Gather up every line from the entries below that uses the word "about".

======== Extracted data

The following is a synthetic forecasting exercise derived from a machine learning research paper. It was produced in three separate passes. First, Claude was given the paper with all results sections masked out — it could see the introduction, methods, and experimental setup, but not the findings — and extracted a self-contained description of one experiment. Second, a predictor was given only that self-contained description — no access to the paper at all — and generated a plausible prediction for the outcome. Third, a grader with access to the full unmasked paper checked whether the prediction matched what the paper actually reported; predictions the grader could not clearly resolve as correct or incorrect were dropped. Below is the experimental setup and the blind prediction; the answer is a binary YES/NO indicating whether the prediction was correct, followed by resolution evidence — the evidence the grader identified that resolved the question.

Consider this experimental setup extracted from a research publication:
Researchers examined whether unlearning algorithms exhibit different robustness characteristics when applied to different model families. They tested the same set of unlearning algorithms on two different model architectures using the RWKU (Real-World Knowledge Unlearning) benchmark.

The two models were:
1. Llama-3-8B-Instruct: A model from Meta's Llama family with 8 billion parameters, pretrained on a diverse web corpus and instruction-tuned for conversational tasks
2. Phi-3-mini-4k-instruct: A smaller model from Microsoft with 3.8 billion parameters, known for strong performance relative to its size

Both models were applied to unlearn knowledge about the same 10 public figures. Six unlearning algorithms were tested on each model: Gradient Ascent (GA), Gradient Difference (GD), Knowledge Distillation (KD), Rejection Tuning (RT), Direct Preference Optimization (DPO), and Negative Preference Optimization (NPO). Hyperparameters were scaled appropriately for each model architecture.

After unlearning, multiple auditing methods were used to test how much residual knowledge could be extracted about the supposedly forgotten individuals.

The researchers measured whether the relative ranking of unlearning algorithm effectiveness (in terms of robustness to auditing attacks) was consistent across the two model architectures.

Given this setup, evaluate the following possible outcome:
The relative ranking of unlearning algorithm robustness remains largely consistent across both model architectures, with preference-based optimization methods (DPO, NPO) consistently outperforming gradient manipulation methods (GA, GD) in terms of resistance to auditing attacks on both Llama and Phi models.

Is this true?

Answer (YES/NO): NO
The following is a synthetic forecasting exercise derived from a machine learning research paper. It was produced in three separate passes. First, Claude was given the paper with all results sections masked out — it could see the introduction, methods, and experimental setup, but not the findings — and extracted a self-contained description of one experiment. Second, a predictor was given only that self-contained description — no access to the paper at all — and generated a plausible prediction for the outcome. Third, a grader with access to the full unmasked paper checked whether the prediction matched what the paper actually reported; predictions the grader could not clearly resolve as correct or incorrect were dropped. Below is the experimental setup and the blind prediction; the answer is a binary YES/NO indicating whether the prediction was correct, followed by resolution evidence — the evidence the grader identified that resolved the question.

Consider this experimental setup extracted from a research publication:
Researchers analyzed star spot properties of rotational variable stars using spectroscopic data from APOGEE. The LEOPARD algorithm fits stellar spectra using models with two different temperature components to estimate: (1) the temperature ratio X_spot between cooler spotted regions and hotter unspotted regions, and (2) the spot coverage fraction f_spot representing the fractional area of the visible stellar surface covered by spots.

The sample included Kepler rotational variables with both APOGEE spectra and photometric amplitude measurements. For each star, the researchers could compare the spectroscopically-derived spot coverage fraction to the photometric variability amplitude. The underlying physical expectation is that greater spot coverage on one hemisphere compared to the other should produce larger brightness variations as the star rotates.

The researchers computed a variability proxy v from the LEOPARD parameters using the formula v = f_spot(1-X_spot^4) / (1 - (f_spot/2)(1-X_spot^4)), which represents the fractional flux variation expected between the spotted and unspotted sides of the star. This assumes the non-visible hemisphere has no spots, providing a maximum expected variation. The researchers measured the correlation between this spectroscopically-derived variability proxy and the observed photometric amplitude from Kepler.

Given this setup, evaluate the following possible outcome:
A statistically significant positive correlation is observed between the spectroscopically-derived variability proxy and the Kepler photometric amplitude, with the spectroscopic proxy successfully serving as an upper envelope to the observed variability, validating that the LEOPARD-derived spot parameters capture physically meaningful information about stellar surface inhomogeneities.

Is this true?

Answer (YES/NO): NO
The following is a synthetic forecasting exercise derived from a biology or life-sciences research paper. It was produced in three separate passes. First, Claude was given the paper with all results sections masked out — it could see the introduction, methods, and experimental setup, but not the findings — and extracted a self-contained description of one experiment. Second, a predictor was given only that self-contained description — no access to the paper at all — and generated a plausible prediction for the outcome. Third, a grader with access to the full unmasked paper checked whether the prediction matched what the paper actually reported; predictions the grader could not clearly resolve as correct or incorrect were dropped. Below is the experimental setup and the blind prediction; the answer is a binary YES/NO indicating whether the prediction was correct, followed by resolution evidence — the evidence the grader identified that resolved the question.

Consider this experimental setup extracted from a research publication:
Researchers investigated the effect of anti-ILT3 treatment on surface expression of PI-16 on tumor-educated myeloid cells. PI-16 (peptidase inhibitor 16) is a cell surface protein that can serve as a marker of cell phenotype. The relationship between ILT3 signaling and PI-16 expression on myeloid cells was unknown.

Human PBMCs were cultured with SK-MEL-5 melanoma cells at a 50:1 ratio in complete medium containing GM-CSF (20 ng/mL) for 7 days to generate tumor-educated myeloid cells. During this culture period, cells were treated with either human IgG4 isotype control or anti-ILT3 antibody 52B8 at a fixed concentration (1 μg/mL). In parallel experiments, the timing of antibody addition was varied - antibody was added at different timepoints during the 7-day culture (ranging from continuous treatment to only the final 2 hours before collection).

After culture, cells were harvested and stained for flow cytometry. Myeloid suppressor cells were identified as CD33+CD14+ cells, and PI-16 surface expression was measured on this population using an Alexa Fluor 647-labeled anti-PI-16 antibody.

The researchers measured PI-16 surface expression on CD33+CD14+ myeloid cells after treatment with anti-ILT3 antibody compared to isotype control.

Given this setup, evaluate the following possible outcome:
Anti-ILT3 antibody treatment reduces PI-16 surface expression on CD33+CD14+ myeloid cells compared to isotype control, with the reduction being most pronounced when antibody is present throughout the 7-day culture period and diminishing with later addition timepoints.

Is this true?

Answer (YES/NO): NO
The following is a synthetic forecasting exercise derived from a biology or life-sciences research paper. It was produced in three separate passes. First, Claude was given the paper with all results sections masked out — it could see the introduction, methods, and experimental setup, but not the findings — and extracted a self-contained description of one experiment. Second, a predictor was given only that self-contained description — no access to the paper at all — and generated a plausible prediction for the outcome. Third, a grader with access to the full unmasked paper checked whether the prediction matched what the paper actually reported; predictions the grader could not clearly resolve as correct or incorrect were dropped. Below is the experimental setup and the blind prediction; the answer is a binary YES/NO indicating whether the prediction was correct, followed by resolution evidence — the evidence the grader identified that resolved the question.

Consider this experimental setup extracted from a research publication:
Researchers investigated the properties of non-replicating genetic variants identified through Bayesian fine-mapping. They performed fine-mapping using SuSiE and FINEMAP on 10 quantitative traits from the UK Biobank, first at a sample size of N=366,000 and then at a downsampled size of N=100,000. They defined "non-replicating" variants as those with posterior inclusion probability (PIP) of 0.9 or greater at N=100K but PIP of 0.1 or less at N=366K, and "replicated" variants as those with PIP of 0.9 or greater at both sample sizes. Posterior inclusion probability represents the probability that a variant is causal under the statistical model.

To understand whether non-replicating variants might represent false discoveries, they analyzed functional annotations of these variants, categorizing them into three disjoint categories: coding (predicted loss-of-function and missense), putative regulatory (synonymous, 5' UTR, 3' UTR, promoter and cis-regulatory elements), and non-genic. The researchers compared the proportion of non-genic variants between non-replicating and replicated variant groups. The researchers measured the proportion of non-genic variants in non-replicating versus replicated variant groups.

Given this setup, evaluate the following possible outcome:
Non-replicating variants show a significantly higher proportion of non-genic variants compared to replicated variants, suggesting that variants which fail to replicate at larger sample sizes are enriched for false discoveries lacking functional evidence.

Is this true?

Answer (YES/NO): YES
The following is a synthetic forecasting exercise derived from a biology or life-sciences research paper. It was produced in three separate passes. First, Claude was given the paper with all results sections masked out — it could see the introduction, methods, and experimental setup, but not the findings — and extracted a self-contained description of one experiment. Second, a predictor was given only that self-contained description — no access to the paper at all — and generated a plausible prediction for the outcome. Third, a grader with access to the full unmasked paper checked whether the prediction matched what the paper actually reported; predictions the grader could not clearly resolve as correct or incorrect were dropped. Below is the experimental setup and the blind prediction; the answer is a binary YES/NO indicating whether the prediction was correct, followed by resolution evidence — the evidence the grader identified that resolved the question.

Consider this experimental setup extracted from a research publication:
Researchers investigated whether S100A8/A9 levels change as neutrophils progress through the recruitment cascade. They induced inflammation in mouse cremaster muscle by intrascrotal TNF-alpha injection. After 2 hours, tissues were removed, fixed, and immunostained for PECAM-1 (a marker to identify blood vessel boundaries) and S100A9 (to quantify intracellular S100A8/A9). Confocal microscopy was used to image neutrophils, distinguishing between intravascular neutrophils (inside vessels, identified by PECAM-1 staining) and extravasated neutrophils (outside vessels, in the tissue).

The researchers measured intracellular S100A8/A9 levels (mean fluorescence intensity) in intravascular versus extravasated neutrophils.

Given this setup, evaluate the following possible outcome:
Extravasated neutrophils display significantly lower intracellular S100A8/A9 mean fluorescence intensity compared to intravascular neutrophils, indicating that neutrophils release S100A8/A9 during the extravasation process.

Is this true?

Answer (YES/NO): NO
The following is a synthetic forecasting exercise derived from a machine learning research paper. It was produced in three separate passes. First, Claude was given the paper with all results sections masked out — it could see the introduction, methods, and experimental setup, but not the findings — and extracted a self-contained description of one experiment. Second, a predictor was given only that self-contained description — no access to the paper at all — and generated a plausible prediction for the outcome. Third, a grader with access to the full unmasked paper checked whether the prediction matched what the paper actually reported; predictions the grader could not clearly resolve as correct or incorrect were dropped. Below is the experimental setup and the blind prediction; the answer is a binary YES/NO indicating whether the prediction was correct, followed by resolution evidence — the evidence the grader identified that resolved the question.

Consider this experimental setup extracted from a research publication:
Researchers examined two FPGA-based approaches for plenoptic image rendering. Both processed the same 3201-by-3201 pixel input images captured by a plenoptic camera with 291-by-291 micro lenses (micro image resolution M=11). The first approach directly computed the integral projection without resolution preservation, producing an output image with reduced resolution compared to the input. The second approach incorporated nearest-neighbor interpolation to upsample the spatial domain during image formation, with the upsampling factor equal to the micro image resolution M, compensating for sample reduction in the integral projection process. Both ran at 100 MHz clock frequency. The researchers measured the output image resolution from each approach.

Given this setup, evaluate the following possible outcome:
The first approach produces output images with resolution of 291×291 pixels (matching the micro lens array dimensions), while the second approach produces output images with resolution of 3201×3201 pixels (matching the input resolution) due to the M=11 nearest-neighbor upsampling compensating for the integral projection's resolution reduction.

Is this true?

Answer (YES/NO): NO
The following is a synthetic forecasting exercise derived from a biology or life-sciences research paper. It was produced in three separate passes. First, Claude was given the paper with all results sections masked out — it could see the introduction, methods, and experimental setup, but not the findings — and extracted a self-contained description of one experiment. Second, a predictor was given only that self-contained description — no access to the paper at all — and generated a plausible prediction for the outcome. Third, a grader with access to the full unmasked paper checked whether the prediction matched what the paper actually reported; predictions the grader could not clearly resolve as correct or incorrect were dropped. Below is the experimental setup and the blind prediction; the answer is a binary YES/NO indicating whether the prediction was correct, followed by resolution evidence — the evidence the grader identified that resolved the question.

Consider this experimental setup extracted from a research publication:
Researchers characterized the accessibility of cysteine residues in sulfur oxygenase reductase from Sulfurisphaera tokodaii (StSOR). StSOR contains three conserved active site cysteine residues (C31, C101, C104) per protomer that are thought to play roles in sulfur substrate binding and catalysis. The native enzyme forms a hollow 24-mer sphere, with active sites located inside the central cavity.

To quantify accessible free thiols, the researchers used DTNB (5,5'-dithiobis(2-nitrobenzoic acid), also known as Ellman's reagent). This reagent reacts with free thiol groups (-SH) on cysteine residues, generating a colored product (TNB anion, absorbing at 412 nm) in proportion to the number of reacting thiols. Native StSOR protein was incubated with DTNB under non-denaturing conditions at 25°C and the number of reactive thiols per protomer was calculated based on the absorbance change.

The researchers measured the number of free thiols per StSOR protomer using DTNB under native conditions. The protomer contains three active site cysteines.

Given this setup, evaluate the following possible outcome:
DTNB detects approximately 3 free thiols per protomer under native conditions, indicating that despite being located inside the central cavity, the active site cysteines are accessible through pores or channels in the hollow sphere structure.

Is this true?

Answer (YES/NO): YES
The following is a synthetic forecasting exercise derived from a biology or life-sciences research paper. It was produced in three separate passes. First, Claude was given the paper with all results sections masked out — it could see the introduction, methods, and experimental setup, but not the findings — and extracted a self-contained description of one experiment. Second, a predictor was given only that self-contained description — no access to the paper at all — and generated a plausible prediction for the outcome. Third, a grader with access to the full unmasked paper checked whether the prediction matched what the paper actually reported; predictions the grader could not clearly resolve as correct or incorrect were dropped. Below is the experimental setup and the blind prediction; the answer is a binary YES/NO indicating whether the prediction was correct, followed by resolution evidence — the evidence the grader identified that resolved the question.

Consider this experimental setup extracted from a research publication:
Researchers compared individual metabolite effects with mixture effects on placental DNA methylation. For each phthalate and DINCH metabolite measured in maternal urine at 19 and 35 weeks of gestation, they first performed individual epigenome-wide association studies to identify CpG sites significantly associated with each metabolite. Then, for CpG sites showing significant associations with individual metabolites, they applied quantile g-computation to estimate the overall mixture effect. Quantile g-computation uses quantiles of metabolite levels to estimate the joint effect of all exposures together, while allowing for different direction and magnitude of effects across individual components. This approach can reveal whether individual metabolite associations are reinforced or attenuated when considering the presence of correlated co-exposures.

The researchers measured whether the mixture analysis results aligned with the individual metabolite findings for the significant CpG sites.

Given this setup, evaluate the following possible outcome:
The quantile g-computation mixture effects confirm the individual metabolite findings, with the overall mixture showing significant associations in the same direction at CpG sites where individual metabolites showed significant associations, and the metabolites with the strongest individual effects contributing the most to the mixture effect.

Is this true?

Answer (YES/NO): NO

================

■ **Exercise output**:
Both models were applied to unlearn knowledge about the same 10 public figures. Six unlearning algorithms were tested on each model: Gradient Ascent (GA), Gradient Difference (GD), Knowledge Distillation (KD), Rejection Tuning (RT), Direct Preference Optimization (DPO), and Negative Preference Optimization (NPO). Hyperparameters were scaled appropriately for each model architecture.
After unlearning, multiple auditing methods were used to test how much residual knowledge could be extracted about the supposedly forgotten individuals.
A statistically significant positive correlation is observed between the spectroscopically-derived variability proxy and the Kepler photometric amplitude, with the spectroscopic proxy successfully serving as an upper envelope to the observed variability, validating that the LEOPARD-derived spot parameters capture physically meaningful information about stellar surface inhomogeneities.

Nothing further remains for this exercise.